SOURCE TEXT:
▼

We make no promises that any Trial Services and/or Pre-Released Services will be made available to you and/or generally available.

11. Term and Termination; Suspension.

11.1. Term. These Terms are in full force and effect, commencing upon the Effective Date, until the end of all Subscriptions to the Services underlying the Account, either paid or unpaid, unless terminated otherwise in accordance with these Terms.

11.2. Termination for Cause. Either Customer or us may terminate the respective Services and these Terms, as applicable, upon written notice, in case that the other party (a) is in material breach of these Terms and to the extent, curable, fails to cure such breach, within a reasonable cure period, which shall not be less than 10 days following a written notice from the non-breaching party; provided, however, that termination by Customer shall apply only with respect to those components of the Services with respect to which the breach has occurred; or (b) ceases its business operations or becomes subject to insolvency proceedings and the proceedings are not dismissed within 45 days.

11.3. Termination by Customer. Customer may terminate its Subscription to the Services by canceling the Services and/or deleting the Account, whereby such termination shall not derogate from Customer’s obligation to pay applicable Fees except where such termination is made within the Refund Period. In accordance with Section 9 above, unless mutually agreed otherwise by Customer and us in a written instrument, the effective date of such termination will take effect at the end of the then-current Subscription Term, and Customer’s obligation to pay the Fees throughout the end of such Subscription Term shall remain in full force and effect, and Customer shall not be entitled to a refund for any pre-paid Fees.

▲

DIRECTIONS:
a – Answer from the terms excerpt:
(i) What is the shortest cure period allowed after a written notice of material breach?
(ii) Within how many days must insolvency proceedings be dismissed to avoid termination for cause?
(iii) Unless agreed otherwise in writing, when does a termination by Customer take effect?
b – Repeat the terms excerpt word for word from "11.1. Term. These" up to and including "with these Terms.".
The lines are not needed for any task.

(Stored data entries)
▼

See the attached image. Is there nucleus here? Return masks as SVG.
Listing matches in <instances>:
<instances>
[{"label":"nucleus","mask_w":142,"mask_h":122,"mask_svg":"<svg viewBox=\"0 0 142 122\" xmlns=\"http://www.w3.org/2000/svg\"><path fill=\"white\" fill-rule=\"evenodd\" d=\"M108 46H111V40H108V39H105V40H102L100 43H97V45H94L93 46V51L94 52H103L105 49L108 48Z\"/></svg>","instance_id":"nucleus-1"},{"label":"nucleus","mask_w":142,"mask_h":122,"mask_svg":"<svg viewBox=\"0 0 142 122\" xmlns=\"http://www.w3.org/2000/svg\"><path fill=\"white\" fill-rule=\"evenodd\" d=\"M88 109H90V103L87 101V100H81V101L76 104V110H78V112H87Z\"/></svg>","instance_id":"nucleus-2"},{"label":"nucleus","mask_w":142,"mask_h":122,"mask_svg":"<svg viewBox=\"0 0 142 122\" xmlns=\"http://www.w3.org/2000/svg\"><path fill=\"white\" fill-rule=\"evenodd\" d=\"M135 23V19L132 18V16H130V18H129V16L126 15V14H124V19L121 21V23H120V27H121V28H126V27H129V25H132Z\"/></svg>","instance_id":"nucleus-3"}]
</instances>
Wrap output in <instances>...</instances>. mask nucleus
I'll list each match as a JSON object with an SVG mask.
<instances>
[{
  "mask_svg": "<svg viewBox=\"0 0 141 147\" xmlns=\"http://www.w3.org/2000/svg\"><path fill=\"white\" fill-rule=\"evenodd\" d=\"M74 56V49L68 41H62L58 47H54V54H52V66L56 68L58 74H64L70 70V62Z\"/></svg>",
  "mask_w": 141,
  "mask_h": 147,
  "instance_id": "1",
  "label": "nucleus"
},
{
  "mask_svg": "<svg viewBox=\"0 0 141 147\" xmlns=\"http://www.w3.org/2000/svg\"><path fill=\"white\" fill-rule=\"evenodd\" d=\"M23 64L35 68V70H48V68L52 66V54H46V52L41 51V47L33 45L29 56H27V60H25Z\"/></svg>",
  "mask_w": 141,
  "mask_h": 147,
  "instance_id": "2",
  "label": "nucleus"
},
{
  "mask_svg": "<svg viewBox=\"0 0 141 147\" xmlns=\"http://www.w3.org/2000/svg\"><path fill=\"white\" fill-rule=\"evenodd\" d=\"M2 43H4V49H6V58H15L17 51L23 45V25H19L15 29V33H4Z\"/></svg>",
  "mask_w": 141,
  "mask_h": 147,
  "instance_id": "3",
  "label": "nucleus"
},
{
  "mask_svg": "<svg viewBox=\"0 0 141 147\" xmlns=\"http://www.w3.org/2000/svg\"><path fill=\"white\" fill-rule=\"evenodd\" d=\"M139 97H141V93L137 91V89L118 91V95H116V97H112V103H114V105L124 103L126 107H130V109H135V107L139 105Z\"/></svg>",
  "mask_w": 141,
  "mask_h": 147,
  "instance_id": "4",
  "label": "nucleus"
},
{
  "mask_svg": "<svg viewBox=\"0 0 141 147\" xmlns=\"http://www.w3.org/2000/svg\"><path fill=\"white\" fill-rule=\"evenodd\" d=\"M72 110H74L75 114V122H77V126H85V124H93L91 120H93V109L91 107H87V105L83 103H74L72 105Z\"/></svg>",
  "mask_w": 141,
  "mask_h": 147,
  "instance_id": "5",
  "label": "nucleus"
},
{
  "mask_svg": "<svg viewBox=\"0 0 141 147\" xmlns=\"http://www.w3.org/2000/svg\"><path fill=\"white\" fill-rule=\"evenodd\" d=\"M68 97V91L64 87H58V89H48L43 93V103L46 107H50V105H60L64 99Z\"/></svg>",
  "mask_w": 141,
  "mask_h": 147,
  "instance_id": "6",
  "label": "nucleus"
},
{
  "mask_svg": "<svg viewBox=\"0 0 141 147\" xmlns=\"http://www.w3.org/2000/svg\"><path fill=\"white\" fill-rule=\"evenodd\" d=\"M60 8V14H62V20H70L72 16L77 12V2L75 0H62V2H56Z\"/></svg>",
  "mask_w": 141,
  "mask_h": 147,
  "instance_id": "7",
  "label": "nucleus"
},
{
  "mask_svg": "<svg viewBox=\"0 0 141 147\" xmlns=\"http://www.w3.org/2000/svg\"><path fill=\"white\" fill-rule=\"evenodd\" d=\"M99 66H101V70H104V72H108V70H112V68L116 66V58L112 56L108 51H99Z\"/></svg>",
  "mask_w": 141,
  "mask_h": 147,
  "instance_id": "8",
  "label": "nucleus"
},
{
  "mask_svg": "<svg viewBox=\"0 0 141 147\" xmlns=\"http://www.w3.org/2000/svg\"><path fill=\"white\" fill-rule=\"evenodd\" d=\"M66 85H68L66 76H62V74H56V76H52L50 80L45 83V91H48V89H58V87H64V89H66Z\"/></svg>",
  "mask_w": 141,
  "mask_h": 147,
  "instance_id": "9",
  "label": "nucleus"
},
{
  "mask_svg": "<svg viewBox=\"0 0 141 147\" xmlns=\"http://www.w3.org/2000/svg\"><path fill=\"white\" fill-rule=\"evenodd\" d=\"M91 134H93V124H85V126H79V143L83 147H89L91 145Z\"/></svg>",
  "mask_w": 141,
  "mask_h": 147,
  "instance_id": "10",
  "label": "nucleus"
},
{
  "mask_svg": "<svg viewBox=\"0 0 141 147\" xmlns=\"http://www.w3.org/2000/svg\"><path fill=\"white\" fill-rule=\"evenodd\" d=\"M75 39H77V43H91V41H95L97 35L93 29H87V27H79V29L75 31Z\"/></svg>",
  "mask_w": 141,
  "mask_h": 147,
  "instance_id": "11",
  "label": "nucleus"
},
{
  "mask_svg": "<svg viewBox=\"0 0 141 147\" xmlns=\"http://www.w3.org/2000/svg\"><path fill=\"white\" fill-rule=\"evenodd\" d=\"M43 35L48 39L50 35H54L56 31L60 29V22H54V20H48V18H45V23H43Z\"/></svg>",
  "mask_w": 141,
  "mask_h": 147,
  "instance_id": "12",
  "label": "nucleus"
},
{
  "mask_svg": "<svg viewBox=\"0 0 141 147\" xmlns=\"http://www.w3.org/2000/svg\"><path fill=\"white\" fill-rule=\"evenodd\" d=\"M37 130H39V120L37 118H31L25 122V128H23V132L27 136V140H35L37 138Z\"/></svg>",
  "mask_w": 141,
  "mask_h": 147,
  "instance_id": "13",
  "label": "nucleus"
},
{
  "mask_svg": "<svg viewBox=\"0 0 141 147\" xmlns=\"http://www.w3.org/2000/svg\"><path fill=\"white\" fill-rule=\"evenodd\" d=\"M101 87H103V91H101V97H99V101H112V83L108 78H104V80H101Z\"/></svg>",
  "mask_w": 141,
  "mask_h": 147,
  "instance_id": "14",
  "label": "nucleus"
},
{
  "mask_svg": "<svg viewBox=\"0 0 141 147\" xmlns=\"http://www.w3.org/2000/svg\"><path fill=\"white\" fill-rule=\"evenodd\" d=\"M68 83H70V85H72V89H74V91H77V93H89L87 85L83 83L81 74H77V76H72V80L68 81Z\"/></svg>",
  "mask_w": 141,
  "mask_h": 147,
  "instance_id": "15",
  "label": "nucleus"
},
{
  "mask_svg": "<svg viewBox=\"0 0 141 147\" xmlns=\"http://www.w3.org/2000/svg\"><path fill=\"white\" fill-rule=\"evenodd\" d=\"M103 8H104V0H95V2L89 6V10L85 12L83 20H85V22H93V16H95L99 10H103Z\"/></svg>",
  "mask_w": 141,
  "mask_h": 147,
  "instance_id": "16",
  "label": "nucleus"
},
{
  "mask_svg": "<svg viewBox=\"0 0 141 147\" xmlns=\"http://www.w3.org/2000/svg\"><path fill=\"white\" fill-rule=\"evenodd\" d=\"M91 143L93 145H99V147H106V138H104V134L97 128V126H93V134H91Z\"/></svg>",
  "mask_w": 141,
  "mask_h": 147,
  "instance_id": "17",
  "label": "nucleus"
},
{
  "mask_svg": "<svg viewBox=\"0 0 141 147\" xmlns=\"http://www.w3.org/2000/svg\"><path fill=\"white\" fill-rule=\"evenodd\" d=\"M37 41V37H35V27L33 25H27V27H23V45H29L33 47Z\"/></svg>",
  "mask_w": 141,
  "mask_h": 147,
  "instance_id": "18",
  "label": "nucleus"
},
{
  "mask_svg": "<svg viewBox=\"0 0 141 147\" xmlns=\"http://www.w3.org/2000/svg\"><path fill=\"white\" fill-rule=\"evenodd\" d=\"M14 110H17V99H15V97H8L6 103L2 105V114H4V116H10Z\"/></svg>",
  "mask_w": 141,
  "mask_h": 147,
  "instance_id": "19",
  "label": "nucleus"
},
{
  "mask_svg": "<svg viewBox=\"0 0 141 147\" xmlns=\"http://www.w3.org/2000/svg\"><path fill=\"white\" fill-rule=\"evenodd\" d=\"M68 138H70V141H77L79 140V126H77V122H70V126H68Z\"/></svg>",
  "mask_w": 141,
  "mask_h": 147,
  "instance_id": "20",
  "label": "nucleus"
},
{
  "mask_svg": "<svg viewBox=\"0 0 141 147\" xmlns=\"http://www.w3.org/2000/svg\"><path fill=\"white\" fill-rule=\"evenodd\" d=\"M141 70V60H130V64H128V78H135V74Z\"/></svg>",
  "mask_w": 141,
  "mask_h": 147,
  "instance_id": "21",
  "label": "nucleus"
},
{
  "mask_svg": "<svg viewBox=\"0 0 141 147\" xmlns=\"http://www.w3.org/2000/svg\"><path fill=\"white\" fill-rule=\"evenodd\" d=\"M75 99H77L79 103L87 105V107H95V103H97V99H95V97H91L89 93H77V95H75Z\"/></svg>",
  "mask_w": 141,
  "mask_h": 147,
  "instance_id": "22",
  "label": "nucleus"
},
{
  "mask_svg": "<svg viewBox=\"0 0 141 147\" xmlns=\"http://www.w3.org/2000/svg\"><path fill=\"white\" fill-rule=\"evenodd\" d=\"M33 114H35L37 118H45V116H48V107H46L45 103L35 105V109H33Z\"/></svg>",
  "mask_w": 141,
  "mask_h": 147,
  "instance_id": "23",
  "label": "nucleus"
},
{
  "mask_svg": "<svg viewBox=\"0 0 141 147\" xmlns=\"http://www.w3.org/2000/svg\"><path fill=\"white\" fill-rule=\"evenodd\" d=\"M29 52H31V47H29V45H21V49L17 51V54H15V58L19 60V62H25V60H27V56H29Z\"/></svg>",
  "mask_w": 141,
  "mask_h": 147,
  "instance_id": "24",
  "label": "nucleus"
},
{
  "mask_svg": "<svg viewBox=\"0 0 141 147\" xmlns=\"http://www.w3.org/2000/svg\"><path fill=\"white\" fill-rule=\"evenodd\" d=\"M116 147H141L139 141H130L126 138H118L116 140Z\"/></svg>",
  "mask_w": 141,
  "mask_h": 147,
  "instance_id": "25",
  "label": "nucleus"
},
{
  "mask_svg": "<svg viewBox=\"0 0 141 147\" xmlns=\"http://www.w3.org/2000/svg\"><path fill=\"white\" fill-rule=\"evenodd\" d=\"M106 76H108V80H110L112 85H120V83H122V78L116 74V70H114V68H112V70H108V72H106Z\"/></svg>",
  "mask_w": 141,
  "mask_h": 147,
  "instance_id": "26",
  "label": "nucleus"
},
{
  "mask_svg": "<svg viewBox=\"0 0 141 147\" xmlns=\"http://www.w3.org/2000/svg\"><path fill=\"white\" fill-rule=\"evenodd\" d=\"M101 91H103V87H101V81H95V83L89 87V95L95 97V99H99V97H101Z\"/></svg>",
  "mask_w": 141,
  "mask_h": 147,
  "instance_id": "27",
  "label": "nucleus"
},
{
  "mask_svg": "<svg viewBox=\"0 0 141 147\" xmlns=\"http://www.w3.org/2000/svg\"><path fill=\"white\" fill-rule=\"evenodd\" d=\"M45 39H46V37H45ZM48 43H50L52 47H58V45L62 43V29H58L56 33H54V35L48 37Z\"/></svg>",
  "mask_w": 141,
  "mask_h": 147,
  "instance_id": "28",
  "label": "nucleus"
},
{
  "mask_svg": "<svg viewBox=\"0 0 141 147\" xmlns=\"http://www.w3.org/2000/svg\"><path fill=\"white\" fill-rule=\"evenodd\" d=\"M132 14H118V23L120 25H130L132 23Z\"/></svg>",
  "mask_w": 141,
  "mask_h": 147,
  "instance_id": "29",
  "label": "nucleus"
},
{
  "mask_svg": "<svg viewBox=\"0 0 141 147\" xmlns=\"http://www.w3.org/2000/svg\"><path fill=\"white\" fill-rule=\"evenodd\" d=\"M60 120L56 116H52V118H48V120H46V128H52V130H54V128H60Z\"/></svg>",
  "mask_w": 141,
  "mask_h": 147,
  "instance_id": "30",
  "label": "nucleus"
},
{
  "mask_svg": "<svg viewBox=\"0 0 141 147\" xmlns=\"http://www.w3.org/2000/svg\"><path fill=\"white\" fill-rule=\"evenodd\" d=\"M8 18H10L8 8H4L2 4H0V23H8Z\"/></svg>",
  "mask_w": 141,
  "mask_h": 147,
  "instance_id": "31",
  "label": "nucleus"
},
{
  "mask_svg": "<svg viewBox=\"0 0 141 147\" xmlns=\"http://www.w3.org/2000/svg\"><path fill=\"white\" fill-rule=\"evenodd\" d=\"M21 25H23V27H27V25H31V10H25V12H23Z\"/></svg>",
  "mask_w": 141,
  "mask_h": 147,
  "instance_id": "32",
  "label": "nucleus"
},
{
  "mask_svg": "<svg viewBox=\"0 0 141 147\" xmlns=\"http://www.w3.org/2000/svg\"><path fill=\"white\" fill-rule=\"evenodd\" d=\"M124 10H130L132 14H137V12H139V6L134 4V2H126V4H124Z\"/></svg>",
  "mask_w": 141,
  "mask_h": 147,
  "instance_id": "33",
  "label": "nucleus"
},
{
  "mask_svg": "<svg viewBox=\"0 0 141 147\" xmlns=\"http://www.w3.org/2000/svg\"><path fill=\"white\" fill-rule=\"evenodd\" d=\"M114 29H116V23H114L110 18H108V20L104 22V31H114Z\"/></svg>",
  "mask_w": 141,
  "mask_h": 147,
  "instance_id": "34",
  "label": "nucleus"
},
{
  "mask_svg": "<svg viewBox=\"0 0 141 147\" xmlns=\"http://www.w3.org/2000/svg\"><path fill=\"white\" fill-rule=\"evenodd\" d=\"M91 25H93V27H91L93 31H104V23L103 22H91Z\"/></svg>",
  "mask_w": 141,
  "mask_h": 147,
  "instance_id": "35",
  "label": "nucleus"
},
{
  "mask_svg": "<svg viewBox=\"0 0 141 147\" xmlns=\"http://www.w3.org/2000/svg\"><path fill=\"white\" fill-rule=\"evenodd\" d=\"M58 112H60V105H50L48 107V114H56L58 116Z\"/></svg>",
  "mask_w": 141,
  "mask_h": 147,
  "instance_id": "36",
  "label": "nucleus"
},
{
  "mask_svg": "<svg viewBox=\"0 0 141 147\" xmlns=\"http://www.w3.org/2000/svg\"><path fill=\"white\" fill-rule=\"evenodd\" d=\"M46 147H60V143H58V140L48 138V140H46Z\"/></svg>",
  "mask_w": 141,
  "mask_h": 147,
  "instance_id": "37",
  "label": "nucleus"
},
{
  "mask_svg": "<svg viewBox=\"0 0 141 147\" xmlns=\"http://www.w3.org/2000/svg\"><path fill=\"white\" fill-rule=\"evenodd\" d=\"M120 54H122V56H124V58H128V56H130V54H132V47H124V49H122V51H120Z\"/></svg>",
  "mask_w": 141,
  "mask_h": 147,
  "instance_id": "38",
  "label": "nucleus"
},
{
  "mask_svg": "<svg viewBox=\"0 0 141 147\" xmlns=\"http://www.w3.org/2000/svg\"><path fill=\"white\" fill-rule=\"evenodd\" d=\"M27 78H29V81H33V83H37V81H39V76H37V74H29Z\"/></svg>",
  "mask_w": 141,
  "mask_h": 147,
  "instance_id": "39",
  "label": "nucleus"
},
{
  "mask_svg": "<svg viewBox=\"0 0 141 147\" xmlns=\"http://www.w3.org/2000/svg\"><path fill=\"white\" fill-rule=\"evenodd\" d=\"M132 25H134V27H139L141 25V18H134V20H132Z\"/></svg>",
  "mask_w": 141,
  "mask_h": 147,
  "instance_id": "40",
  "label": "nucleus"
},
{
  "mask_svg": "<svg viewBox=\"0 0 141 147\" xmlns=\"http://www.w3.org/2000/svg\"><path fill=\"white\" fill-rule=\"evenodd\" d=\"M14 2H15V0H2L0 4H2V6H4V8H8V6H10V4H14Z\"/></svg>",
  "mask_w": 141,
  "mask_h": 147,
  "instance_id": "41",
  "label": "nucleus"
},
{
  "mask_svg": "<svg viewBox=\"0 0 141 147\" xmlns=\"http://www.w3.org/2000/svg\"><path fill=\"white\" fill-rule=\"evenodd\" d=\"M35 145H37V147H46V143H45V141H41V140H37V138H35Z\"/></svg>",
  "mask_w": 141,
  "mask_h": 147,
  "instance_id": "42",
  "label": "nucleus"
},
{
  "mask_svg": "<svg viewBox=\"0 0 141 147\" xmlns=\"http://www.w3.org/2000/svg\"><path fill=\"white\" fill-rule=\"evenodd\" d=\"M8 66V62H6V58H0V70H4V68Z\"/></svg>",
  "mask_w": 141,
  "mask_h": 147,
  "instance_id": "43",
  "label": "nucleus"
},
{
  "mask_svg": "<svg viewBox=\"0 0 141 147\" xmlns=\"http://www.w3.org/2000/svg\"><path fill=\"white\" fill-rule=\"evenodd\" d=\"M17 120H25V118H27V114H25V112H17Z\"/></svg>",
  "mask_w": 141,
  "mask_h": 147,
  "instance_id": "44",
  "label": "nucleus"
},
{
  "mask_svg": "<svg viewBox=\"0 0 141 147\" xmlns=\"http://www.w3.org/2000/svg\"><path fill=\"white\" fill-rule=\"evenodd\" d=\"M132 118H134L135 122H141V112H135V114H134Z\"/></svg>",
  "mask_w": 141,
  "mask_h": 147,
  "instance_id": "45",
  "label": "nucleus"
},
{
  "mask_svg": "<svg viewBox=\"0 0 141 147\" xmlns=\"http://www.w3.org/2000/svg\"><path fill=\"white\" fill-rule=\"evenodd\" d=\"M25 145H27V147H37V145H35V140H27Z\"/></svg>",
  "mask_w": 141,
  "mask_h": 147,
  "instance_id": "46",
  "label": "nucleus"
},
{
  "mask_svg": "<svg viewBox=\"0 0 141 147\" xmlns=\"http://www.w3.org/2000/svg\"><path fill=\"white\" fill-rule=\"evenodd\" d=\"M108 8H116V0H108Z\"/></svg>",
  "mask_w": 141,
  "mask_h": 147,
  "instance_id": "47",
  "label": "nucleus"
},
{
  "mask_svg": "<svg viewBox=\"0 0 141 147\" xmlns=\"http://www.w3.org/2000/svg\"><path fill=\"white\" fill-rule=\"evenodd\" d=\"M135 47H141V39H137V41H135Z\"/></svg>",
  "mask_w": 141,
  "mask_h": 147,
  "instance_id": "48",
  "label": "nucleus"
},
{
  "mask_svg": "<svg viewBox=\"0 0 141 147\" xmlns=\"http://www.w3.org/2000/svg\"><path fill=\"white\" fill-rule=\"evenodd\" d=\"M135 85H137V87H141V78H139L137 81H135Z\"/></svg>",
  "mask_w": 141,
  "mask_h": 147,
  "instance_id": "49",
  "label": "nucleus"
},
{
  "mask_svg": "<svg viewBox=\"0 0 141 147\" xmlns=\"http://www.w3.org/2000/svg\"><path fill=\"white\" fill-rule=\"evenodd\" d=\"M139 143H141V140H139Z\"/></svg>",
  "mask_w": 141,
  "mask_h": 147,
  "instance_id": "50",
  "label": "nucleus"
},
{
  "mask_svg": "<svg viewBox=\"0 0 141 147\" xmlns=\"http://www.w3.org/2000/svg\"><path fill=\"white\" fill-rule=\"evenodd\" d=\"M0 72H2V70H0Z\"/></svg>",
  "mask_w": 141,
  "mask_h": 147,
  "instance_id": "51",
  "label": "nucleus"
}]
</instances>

▲

ANSWERS FOR THE TASKS:
a –
(i) Not less than 10 days following a written notice from the non-breaching party.
(ii) 45 days.
(iii) At the end of the then-current Subscription Term.

b –
11.1. Term. These Terms are in full force and effect, commencing upon the Effective Date, until the end of all Subscriptions to the Services underlying the Account, either paid or unpaid, unless terminated otherwise in accordance with these Terms.